Dev Notebook March 22nd 2019: Team Meeting with Nolan Chancellor, Tim Watson, and Michael Dingess

We met at The Science Library as scheduled. We checked the useful information we found online and tried to download them and see whether we can run them in our own laptop. Michael could download and successful run super resolution prepackaged machine learning model on his Linux environment laptop. But he also met some tricks need to be figured out when he back home.

Dev Notebook April 4th 2019: Team Meeting with Nolan Chancellor, Tim Watson, and Michael Dingess

We met at The Science Library to talk about our current codes for our project. We have already gotten prepackaged super resolution machine learning model. What we need to do next is use training data to train out super resolution machine learning model.

Dev Notebook April 14th 2019: Team Meeting with Tim Watson, and Michael Dingess

We met at the basement of William Young T. Library to work on our Coding Assignment Presentation. Since Nolan was sick, he could not come to our meeting at that time. I created the slides and we edited it based on what we were working on and implemented. We left the part of metrics to Nolan so that he would have a part to work on and to speak during presentation.

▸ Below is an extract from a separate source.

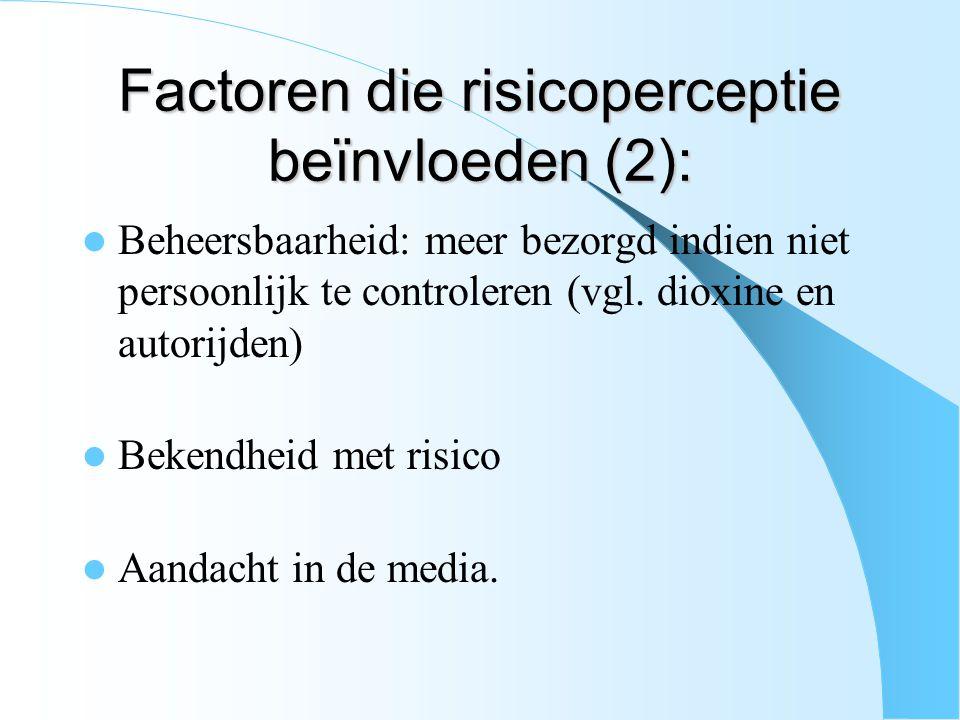 Factoren die risicoperceptie beïnvloeden (2): Beheersbaarheid: meer bezorgd indien niet persoonlijk te controleren (vgl. dioxine en autorijden) Bekend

For our project, our planned architecture design was using two models. One of them is OCR optimizing machine learning model, which is used to increase the accuracy of output image. The other one is Super-Resolution machine learning model, which is used to improve the resolution of output image. And the process was our application was given a compressed image, then user chooses one of these models to run, and finally the improved image would be saved to local system.

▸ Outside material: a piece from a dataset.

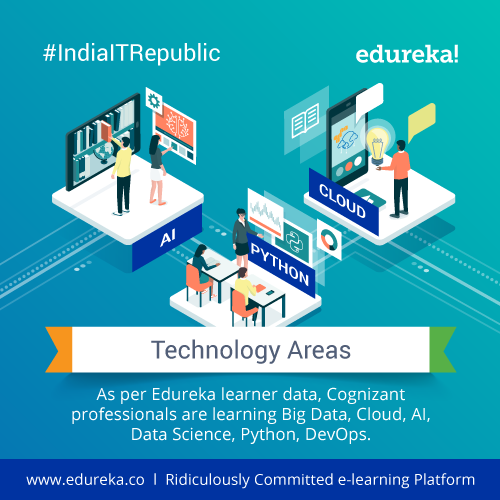 #IndiaITRepublic---Top-10-Facts-about-Cognizant---India---Edureka-Blog---Edureka---09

But something has changed. Our implemented architecture design only includes Super-Resolution machine learning model since our limited time and running for a machine learning model costs several days to finish. Our process would keep almost same except users would not have a choice to run with OCR optimizing machine learning model.

Meanwhile, We have finish out command line part so that user could type correct command to run our application. Here is an example of correct command: python3 ahmm_compression.py PATH/inputfile(s) -o PATH/outputfile(s) -algorithm=1. Here "python3" is the version of python installed in local system. "ahmm_compression.py" is the name of our application written in Python. Then user should type the path of inputfile(s) and if he/she wants, paths and names of outputfile(s) can also be settled. Although we only have Super-Resolution machine learning model at this time, we could have more models in the future, so that the algorithm could equal to two, three or even ten.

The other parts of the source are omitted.